Despite being given myriad offers to take up residence in numerous European states, including a quixotic offer from Lutheran Sweden to control the large island of Gotland despite it being a Catholic order, it refused them all in the hopes of regaining Malta. However, following the collapse of the British government in the Popular Revolution, it was forced to give up any hopes of Malta. The King of Spain, Ferdinand VII, eager to gain the credibility of having rescued the Knights Hospitaller, gave them control over Menorca, an island long fought over between Britain and Spain and now decisively in Spanish hands. In return for permanent and exclusive Spanish naval rights, thus, in 1828, the Knights Hospitaller gained control over Menorca. In this period, its role as combatting piracy came to an end as Barbary piracy was definitively quelled.
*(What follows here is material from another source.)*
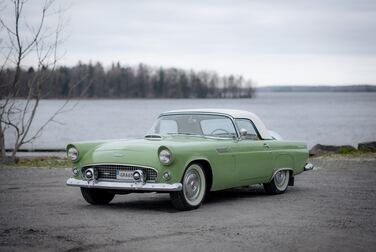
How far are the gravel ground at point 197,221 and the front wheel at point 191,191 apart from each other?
15cm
Instead, with centuries of continuous history behind it, in the tumult of the nineteenth century in which every established regime felt threatened, it became prestigious and it was much romanticized. It continued to recruit Southern Italians to its cause - this has given Menorca its large Italian-speaking minority - and the Order proved wealthy and, to the people native to Menorca, it gave the island renown. Yet, the undemocratic governance of the island, in combination with the rising tides of the nineteenth century, created resentment. In 1897, the island was given a democratic advisory council, its powers were expanded in 1919, and finally in 1952 its current constitution, establishing the Residents' Council elected only by members of langues of the Order who happened to be on the island rather than the Order as a whole, was established. Today, while the Knights Hospitaller continue its humanitarian work, it largely occurs elsewhere from the island. Nevertheless, its presence on Menorca is well-liked, as having a Crusader order on the island has given it recognition and respect abroad and brings in many, many visitors eager to witness the order in action - even if that action in this case happens to be ceremony to crowds of tourists.
 This is OTL - following its loss of Malta to Napoleon in OTL, the King of Sweden offered Gotland to the Knights Hospitaller despite, again, the whole "different denominations" thing.